Sciencemadness Discussion Board

Work hardening of annealed stainless tubing

Panache - 25-10-2009 at 14:44

Annealled stainless tubing (seamless) must be one of the most useful things for a home laboratory or (like me) a small commercial laboratory with limited funds.
It has one good bend in it before work hardening makes it stiff as a Siberian corpse.
Just this morning i observed however what appeared to be contrary behaviour with the material and wondered if forum members with more complete metallurgy knowledge could speculate as to the reasons for this behaviour.

Due to lack of foresight i was forced to muscle a section of annealled stainless tubing (5mm od, 3mm id), that previously had been bent into shape, and had therefore been work hardened. This section of tubing was ordinarily very stiff and almost impossible to bend by hand (i had tried a few times previously). This time however the tube was at -90C and it bent as if it had never been work hardened previously. I was expecting to use all my significant strapping muscles in the task, however all that was needed was a firm wrist to affect the bend?
I would have thought that very cold tubing would have been more difficult to bend again?
Does the cold temperature re-anneal? The tubing regularly cycles between ambient and -90C in a 24hr period.


12AX7 - 25-10-2009 at 14:50

What stainless? I wouldn't expect that from 304 or 316. Maybe 17-4 PH. Even so, I think the intent of cryotreatment is to improve hardened characteristics, which should have little effect...

Sure you aren't simply stronger than you think? :P

Tim

bbartlog - 25-10-2009 at 20:38

I can't speak specifically to the case of stainless steel, but there certainly are other examples of metals that become more rather than less workable at some lower temperature. Zinc for example supposedly is more malleable at slightly elevated temperatures (>100C) but then becomes brittle again above 200C until it melts at 400C. So it's quite believable that your stainless just happens to be more bendable at -90C...

watson.fawkes - 26-10-2009 at 05:17

Quote: Originally posted by Panache  
The tubing regularly cycles between ambient and -90C in a 24hr period.
I would have to guess that the cycling caused it. There are two ways that heat treatment works. First, high heat increases atomic mobility enough that solid-state diffusion is significant. Second, temperature changes create internal strains that act at the microscale, driving lattice rearrangement.
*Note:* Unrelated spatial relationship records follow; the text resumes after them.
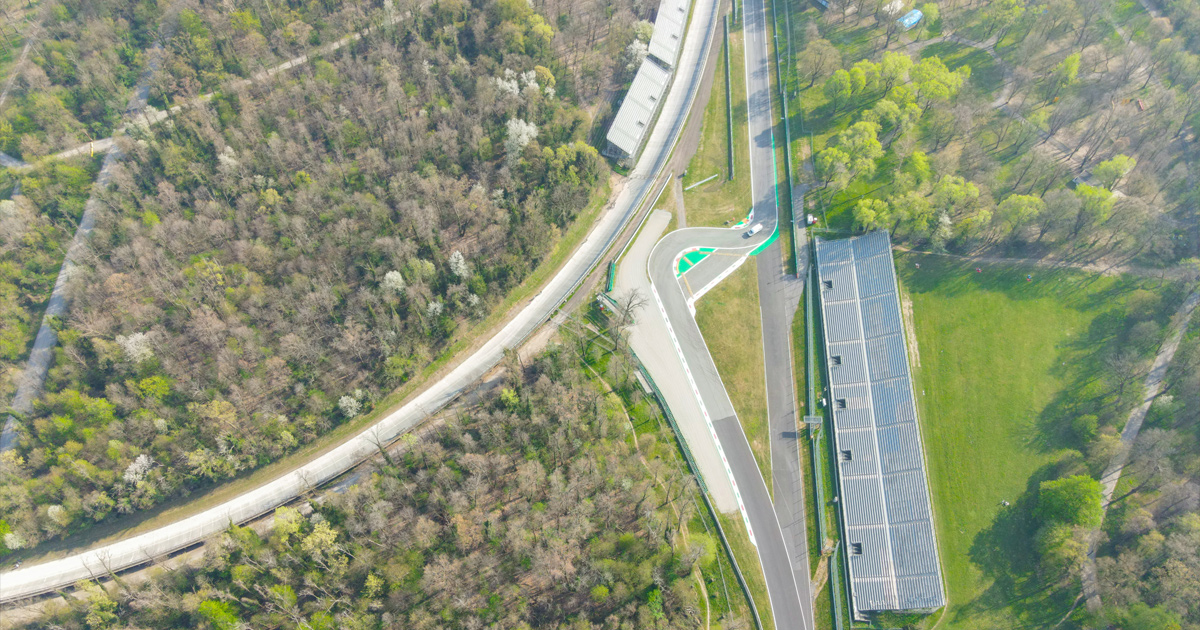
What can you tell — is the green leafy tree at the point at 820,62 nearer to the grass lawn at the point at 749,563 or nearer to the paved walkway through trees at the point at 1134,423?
the paved walkway through trees at the point at 1134,423

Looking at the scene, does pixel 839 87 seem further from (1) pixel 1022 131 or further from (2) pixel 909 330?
(2) pixel 909 330

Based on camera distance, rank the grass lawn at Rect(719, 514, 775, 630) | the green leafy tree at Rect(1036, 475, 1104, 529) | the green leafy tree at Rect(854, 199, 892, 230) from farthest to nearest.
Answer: the green leafy tree at Rect(854, 199, 892, 230) < the grass lawn at Rect(719, 514, 775, 630) < the green leafy tree at Rect(1036, 475, 1104, 529)

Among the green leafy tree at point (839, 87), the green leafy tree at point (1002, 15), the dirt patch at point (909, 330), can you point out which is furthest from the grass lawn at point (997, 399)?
the green leafy tree at point (1002, 15)

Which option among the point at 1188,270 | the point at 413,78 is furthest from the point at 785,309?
the point at 413,78

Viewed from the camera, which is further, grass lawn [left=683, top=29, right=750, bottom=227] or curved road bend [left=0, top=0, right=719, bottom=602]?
grass lawn [left=683, top=29, right=750, bottom=227]

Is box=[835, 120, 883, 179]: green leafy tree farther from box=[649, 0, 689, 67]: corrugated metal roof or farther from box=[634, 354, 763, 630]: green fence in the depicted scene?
box=[634, 354, 763, 630]: green fence

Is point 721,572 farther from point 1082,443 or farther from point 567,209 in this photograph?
point 567,209

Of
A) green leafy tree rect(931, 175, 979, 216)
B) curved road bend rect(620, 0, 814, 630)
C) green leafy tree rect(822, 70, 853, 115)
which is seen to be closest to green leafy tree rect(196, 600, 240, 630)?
curved road bend rect(620, 0, 814, 630)
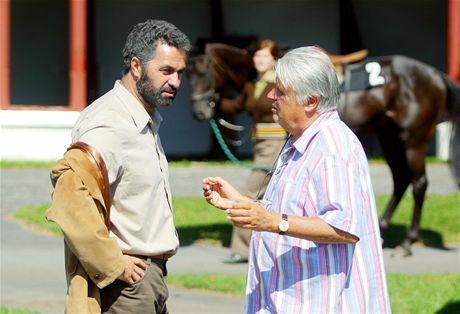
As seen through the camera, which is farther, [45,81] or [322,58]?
[45,81]

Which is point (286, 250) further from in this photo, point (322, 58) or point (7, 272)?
point (7, 272)

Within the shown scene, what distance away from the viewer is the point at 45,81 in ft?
73.9

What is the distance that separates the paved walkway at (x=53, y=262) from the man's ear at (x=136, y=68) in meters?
4.15

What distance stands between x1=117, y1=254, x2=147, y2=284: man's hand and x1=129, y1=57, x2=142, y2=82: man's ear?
0.77m

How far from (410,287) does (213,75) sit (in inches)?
133

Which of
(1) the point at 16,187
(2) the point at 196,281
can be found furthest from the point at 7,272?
(1) the point at 16,187

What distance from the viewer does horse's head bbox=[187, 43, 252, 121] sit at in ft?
37.8

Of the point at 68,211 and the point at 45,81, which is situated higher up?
the point at 68,211

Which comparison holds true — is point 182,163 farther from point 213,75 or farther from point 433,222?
point 213,75

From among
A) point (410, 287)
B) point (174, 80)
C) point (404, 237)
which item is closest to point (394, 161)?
point (404, 237)

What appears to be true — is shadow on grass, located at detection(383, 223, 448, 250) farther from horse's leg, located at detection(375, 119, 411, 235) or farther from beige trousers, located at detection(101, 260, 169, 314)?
beige trousers, located at detection(101, 260, 169, 314)

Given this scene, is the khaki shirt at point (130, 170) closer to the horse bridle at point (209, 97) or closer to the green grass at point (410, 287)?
the green grass at point (410, 287)

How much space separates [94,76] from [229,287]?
12.9 metres

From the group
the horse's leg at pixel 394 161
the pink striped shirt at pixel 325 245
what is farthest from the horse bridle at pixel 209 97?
the pink striped shirt at pixel 325 245
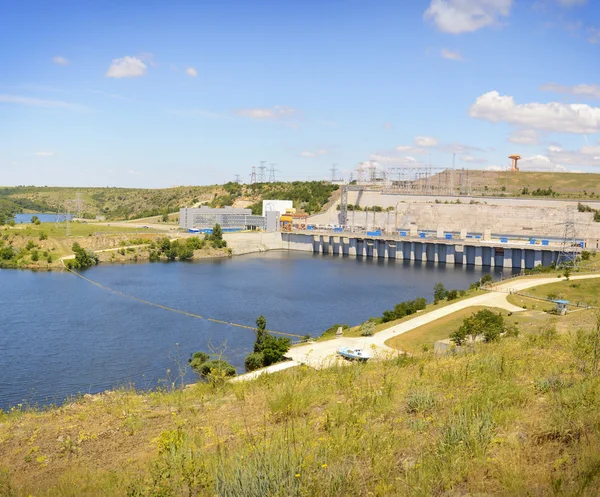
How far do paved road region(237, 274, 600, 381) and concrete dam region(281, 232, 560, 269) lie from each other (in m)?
24.1

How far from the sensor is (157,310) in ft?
122

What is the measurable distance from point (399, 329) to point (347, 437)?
22486 mm

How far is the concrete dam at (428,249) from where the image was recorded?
63.2 m

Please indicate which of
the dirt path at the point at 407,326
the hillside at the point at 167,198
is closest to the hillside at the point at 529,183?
the hillside at the point at 167,198

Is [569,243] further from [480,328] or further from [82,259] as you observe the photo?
[82,259]

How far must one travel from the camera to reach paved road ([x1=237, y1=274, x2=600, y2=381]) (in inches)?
827

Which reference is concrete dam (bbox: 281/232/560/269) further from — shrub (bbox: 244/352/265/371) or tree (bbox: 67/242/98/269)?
shrub (bbox: 244/352/265/371)

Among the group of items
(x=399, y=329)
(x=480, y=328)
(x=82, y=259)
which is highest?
(x=480, y=328)

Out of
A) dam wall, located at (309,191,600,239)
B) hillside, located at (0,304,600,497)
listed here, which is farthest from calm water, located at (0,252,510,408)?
dam wall, located at (309,191,600,239)

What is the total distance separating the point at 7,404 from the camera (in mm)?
19641

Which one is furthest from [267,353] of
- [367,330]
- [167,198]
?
[167,198]

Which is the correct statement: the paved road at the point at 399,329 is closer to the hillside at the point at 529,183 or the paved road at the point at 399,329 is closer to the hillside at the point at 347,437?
the hillside at the point at 347,437

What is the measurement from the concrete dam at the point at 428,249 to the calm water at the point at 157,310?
3813mm

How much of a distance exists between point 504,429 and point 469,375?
2.01 metres
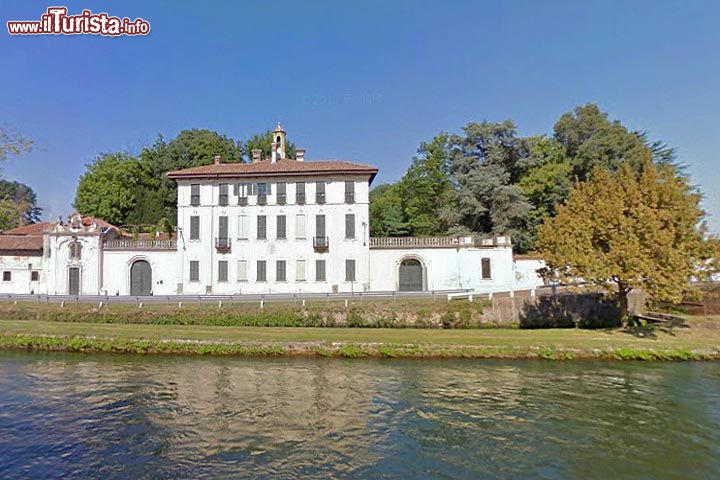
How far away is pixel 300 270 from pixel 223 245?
255 inches

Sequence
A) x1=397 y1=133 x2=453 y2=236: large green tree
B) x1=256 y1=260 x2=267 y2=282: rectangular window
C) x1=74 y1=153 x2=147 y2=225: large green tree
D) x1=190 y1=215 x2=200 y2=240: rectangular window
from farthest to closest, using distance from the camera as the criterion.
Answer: x1=74 y1=153 x2=147 y2=225: large green tree < x1=397 y1=133 x2=453 y2=236: large green tree < x1=190 y1=215 x2=200 y2=240: rectangular window < x1=256 y1=260 x2=267 y2=282: rectangular window

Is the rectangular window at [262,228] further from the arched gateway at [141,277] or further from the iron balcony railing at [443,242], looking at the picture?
the arched gateway at [141,277]

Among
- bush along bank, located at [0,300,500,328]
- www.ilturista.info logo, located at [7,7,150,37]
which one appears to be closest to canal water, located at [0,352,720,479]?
bush along bank, located at [0,300,500,328]

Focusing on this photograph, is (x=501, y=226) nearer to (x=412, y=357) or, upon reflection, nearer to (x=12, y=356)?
(x=412, y=357)

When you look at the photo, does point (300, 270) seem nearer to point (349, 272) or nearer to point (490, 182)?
point (349, 272)

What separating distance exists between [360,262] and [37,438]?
26.0 metres

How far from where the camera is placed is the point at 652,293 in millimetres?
20922

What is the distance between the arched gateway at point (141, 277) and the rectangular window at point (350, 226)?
16.1 meters

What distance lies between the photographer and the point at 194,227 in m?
35.3

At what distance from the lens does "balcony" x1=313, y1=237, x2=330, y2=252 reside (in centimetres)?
3478

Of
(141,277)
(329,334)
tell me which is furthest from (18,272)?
(329,334)

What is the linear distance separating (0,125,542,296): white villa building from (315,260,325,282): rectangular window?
8 cm

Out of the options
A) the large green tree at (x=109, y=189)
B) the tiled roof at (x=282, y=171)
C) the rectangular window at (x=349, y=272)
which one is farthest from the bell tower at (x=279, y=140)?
the large green tree at (x=109, y=189)

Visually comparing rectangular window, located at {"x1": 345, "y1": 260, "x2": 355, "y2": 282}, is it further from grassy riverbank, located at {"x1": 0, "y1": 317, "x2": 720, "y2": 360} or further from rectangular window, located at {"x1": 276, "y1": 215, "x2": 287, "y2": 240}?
grassy riverbank, located at {"x1": 0, "y1": 317, "x2": 720, "y2": 360}
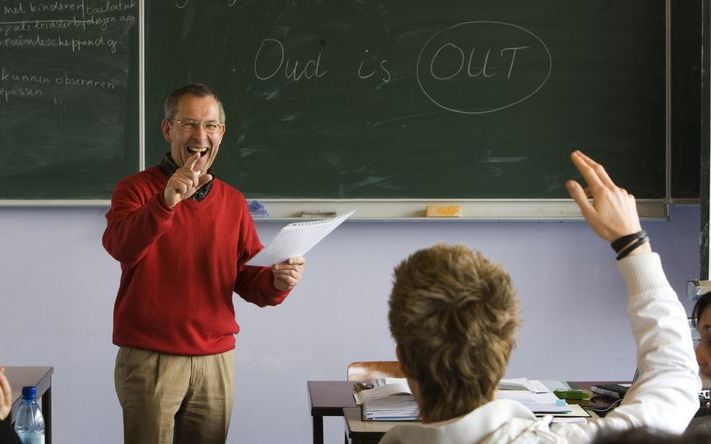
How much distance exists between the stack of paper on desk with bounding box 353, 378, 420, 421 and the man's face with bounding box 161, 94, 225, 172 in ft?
2.96

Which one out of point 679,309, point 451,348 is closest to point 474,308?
point 451,348

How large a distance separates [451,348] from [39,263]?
9.93 ft

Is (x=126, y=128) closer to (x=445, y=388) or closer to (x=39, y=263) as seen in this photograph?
(x=39, y=263)

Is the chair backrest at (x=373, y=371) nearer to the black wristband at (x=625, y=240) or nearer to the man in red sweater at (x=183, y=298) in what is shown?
the man in red sweater at (x=183, y=298)

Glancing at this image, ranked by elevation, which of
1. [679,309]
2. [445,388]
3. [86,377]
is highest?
[679,309]

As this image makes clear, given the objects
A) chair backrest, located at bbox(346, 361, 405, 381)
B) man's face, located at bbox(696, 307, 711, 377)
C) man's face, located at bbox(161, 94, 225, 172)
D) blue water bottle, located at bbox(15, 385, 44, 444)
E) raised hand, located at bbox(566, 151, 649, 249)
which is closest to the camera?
raised hand, located at bbox(566, 151, 649, 249)

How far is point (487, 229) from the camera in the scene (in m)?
4.11

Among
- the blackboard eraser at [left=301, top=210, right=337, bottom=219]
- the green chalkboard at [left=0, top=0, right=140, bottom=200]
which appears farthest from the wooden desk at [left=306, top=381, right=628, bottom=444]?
the green chalkboard at [left=0, top=0, right=140, bottom=200]

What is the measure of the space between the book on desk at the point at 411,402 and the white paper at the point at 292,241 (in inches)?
18.8

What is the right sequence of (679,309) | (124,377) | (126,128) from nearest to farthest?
1. (679,309)
2. (124,377)
3. (126,128)

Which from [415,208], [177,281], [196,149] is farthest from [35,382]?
[415,208]

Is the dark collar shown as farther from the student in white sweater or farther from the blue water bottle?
the student in white sweater

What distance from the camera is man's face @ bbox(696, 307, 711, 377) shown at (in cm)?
243

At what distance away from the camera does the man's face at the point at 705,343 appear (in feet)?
7.97
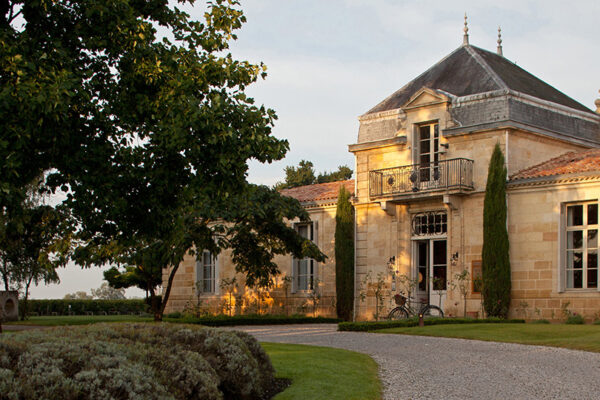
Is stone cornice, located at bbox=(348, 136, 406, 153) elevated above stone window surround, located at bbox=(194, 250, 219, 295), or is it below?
above

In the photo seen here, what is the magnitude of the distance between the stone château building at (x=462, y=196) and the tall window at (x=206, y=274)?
2774mm

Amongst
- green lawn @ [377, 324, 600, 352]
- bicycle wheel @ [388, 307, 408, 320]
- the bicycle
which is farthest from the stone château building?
green lawn @ [377, 324, 600, 352]

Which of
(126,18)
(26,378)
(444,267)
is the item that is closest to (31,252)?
(444,267)

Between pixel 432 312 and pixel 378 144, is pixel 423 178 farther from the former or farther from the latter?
pixel 432 312

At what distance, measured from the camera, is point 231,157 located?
10461 millimetres

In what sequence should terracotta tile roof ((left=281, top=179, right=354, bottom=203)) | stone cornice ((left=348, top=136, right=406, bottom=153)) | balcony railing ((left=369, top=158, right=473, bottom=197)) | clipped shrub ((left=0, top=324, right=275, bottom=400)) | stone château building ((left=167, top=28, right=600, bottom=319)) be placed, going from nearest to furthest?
clipped shrub ((left=0, top=324, right=275, bottom=400)) → stone château building ((left=167, top=28, right=600, bottom=319)) → balcony railing ((left=369, top=158, right=473, bottom=197)) → stone cornice ((left=348, top=136, right=406, bottom=153)) → terracotta tile roof ((left=281, top=179, right=354, bottom=203))

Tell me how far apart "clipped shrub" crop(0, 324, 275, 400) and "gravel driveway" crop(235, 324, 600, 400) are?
168 centimetres

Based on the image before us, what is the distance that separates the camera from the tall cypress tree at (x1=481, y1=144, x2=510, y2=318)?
21.0m

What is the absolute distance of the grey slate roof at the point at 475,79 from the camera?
2326 centimetres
In the present case, each cycle might not do very much in the way of annealing, but over time the cumulative effect could be significant. The time and energy it takes to do this cycling would make it an exorbitantly expensive commercial treatment, so you'll be unlikely to find a direct comparison, although possibly in a research paper.

Panache - 26-10-2009 at 14:34

Quote: Originally posted by 12AX7  
What stainless? I wouldn't expect that from 304 or 316. Maybe 17-4 PH. Even so, I think the intent of cryotreatment is to improve hardened characteristics, which should have little effect...

Sure you aren't simply stronger than you think? :P

Tim


Its 316L, i assume the L denotes its heat treatment. I have left the item out of the freeze overnight to see if it bends as easily at ambient. If i had an instron i could measure things accurately, funnily i don't have one of those lying around, oh wait no there it is next to the GC-MS. This tardis really is huge inside.

watson.fawkes - 26-10-2009 at 18:35

Quote: Originally posted by Panache  
Its 316L, i assume the L denotes its heat treatment.
316L is a lower-carbon version of 316.

merrlin - 26-10-2009 at 22:48

Quote: Originally posted by watson.fawkes  
Quote: Originally posted by Panache  
Its 316L, i assume the L denotes its heat treatment.
316L is a lower-carbon version of 316.


A lower carbon content is desirable when welding or heat treating might produce carbide precipitation that can reduce corrosion resistance.